_Exercise aim:_ The answer is the exact run of lines in the listing below from the line containing "FRANCHISE MILITAIRE 25c" up to and including the line containing "Business Model Innovation", with pictures removed.

▼

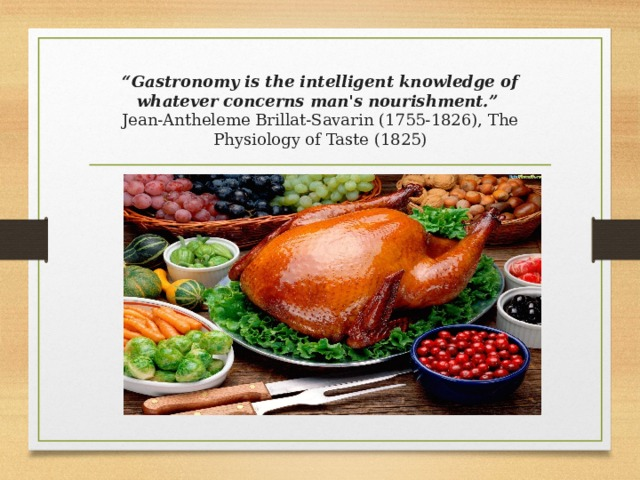 """ Gastronomy is the intelligent knowledge of whatever concerns man's nourishment.""  Jean-Antheleme Brillat-Savarin (1755-1826), The Physiology of Taste (1825)"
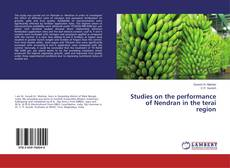 Copertina di Studies on the performance of Nendran in the terai region
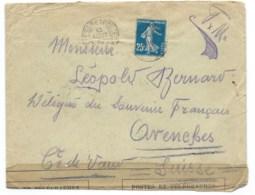 FRANCHISE MILITAIRE 25c SEMEUSE SUR ENVELOPPE / TRESOR ET POSTES POUR AVENCHES SUISSE  / 1915 / BANDE DE CENSURE - Marcophilie (Lettres)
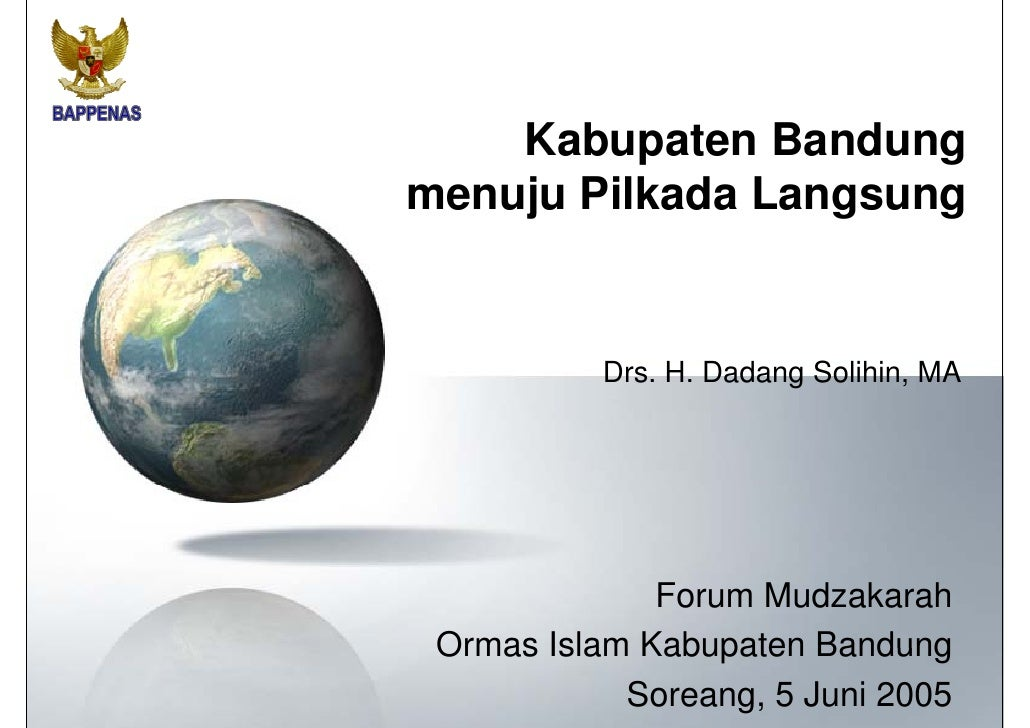 Kabupaten Bandung  Menuju Pilkada Langsung Forum Mudzakarah   Ormas Islam  Kabupaten Bandung  Ahad, 5 Juni  2005 Drs. H. D...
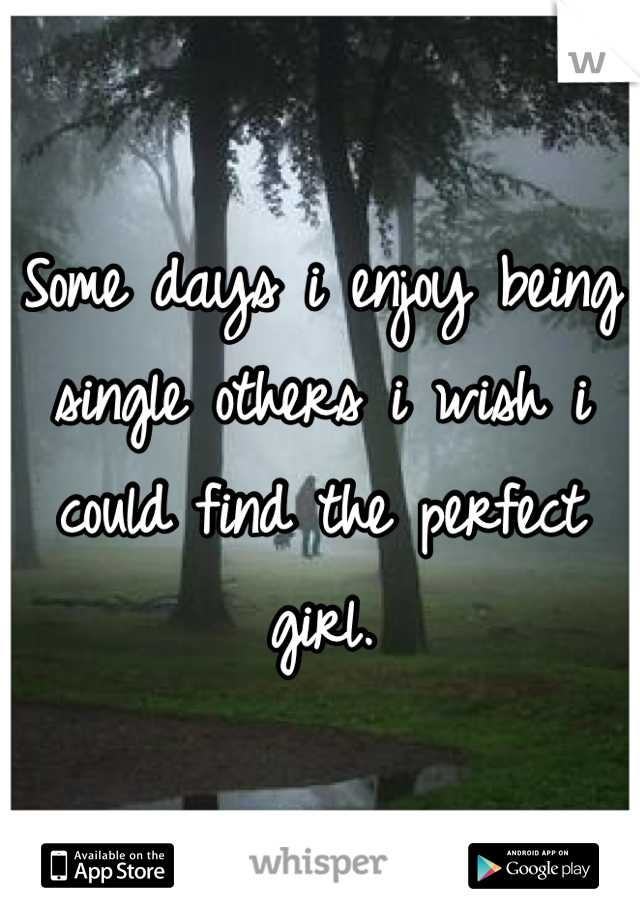 Some days i enjoy being single others i wish i could find the perfect girl.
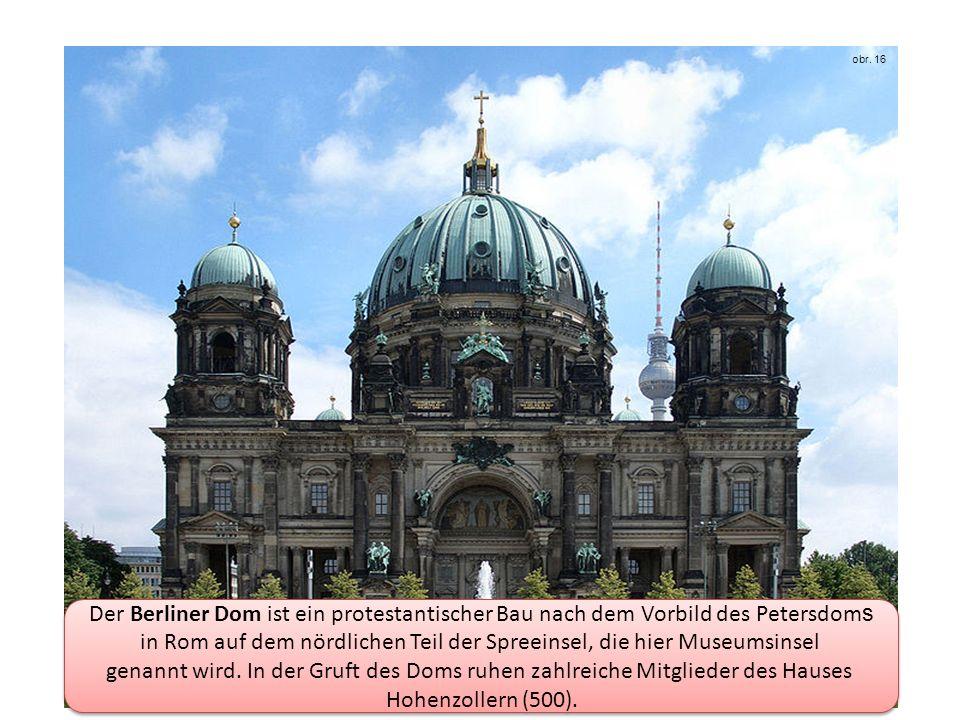 Der Berliner Dom ist ein protestantischer Bau nach dem Vorbild des Petersdom s in Rom auf dem nördlichen Teil der Spreeinsel, die hier Museumsinsel genannt wird.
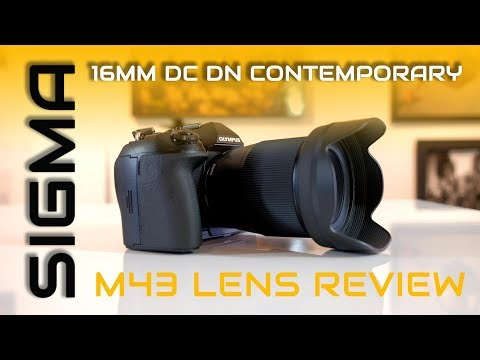 Sigma 16mm DC DN Contemporary Lens Review on m43 Olympus OMD-EM1 II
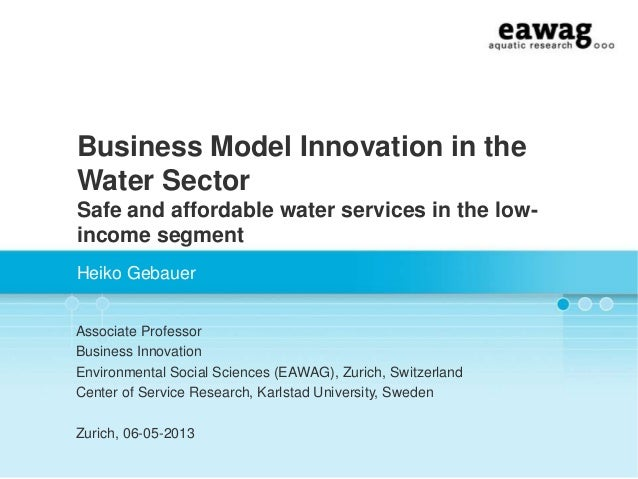 Business Model Innovation in the Water Sector Safe and affordable water services in the lowincome segment Heiko Gebauer As...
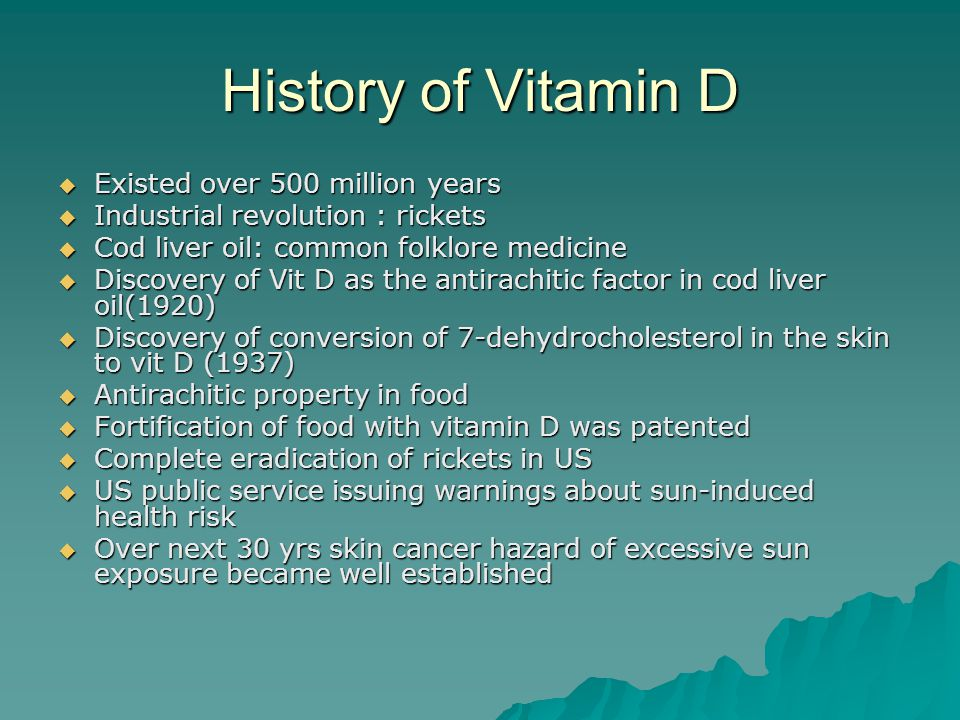 History of Vitamin D Existed over 500 million years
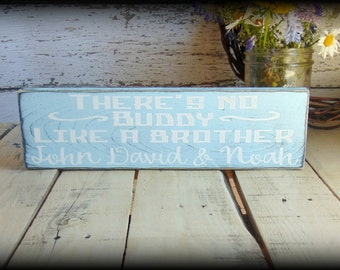 Rustic Wooden Shelf Sitter - Gift For Brother - Brother Sign - There's No Buddy Like A Brother - Personalized Sign - Custom Wood Sign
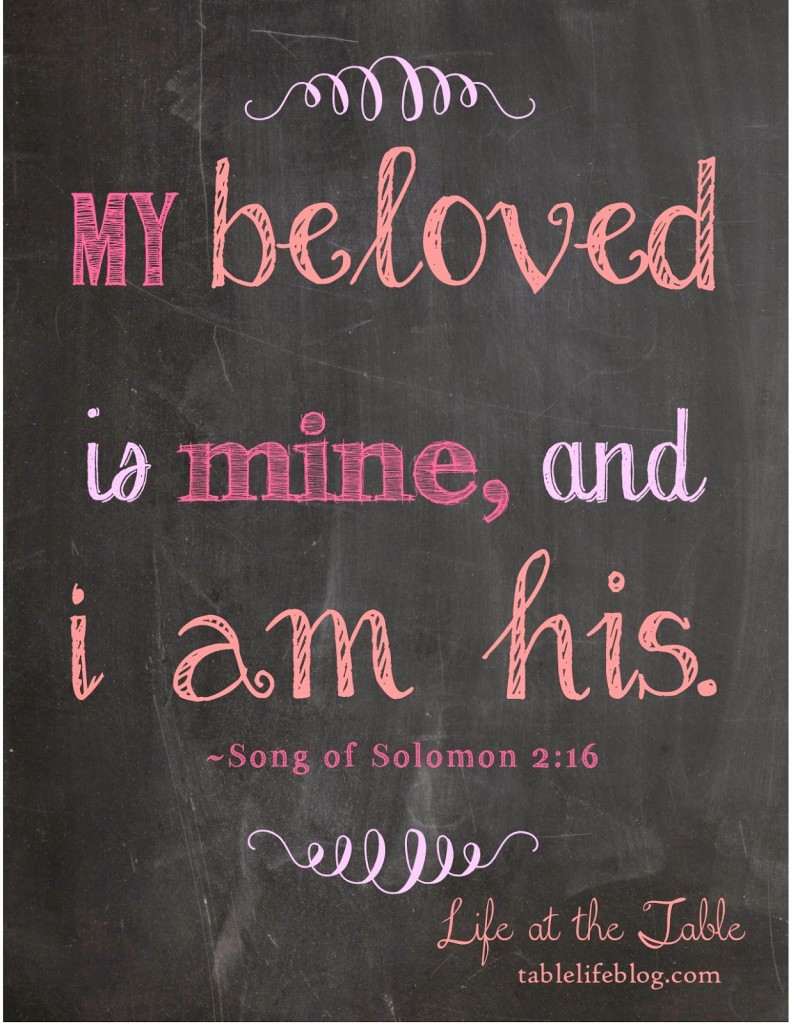 Free Valentines Scripture Prints - Song of Solomon 2:16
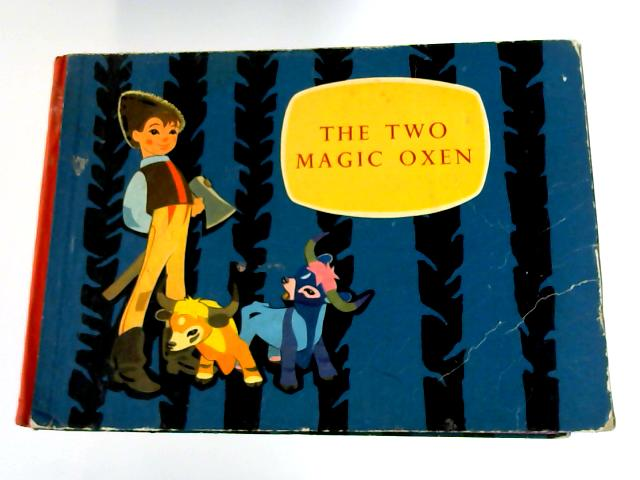 The Two Magic Oxen by Istvan Kormos
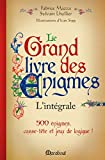 Le grand livre des énigmes - L'intégrale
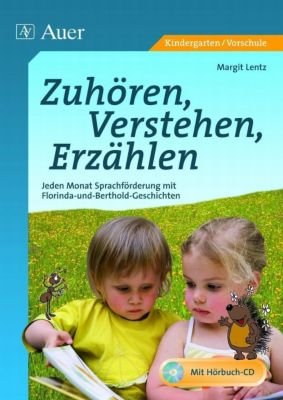 Zuhören, Verstehen, Erzählen, m. Audio-CD, Margit Lentz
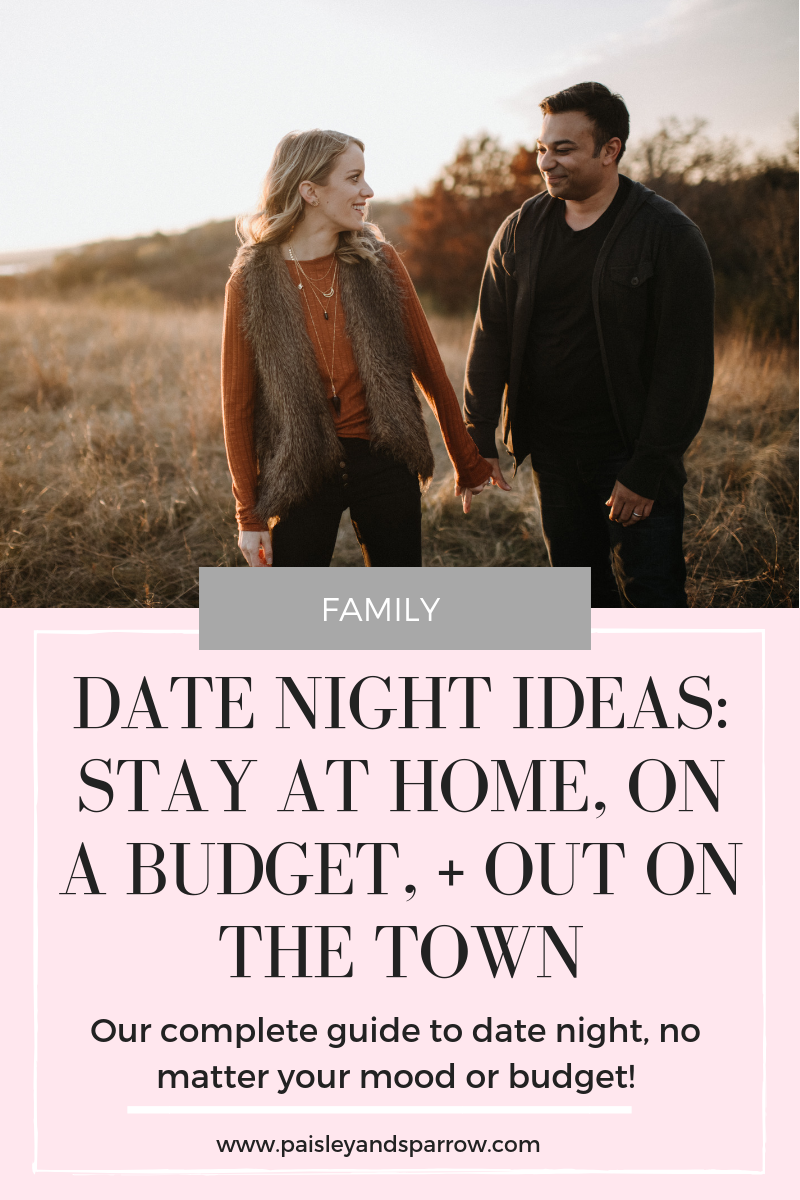 Date Night Ideas: Stay at Home, On a Budget, + Out on the Town #datenight #marriage #relationships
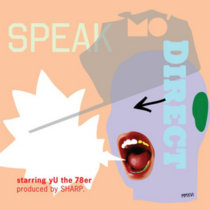 SPEAK MO DIRECT starring yU [prod by SHARP.] cover art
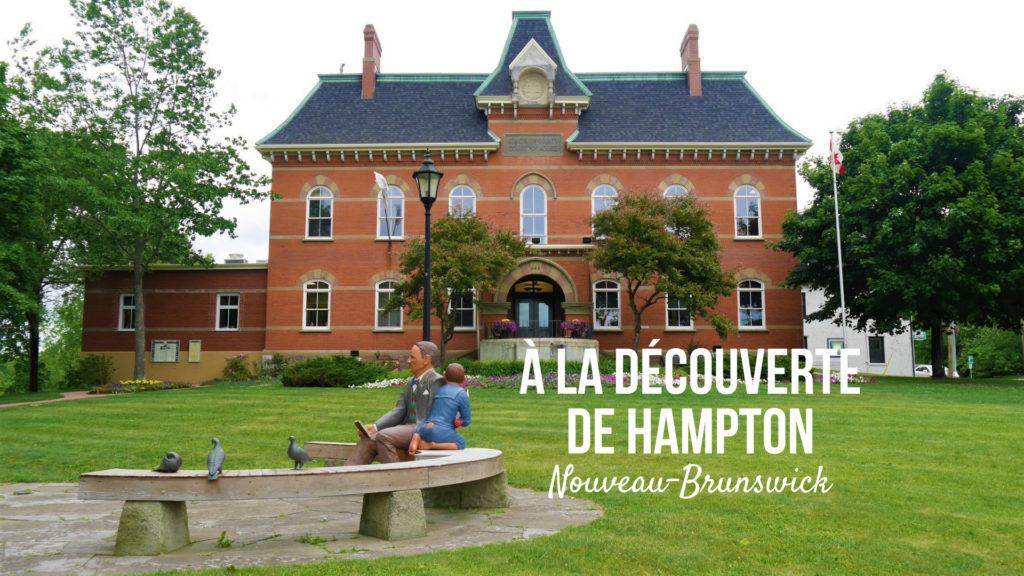 Hampton NB voyage blog arpenter le chemin Nouveau-Brunswick canada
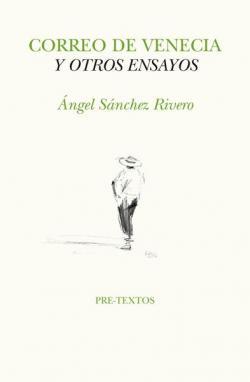 Correo de Venecia y otros ensayos par Angel Sánchez Rivero
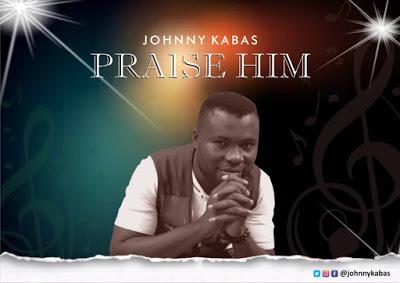 Praise Him – Johnny kabas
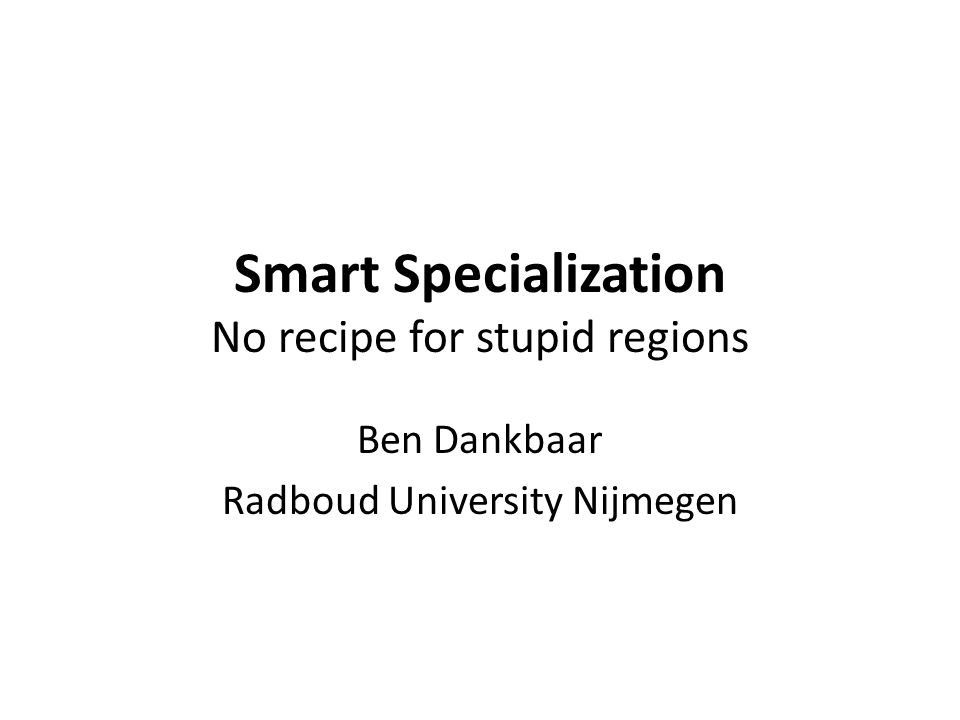 Smart specialization is for smart regions… Smart specialization is nothing for regions that are 'non S&T driven' – Let's call them lagging, backward, retarded: plain stupid Regional (and a fortiori cohesion) policy should be concerned with stupid regions Stupid regions should do whatever is necessary to strengthen and modernize still existing activities and industries Stupid regions should encourage diversification, not specialization Stupid regions should invest in vocational training of workers in close collaboration with existing companies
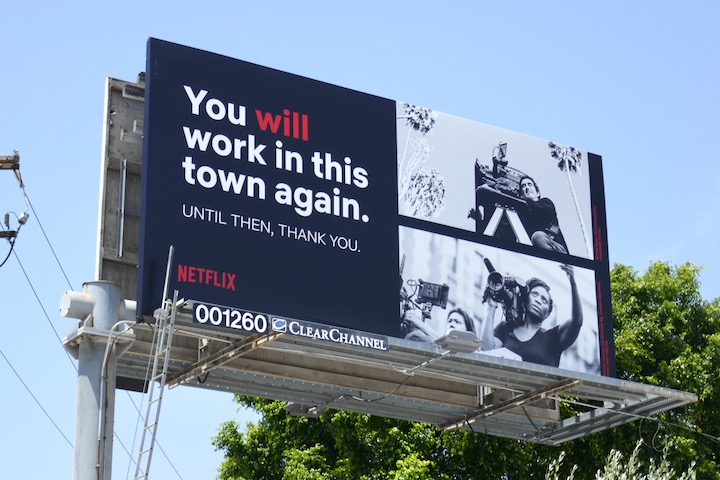 You will work in town again Netflix billboard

▲

_Answer to the problem:_
 FRANCHISE MILITAIRE 25c SEMEUSE SUR ENVELOPPE / TRESOR ET POSTES POUR AVENCHES SUISSE  / 1915 / BANDE DE CENSURE - Marcophilie (Lettres)
 Kabupaten Bandung  Menuju Pilkada Langsung Forum Mudzakarah   Ormas Islam  Kabupaten Bandung  Ahad, 5 Juni  2005 Drs. H. D...
 Some days i enjoy being single others i wish i could find the perfect girl.
 Der Berliner Dom ist ein protestantischer Bau nach dem Vorbild des Petersdom s in Rom auf dem nördlichen Teil der Spreeinsel, die hier Museumsinsel genannt wird.
 Sigma 16mm DC DN Contemporary Lens Review on m43 Olympus OMD-EM1 II
 Business Model Innovation in the Water Sector Safe and affordable water services in the lowincome segment Heiko Gebauer As...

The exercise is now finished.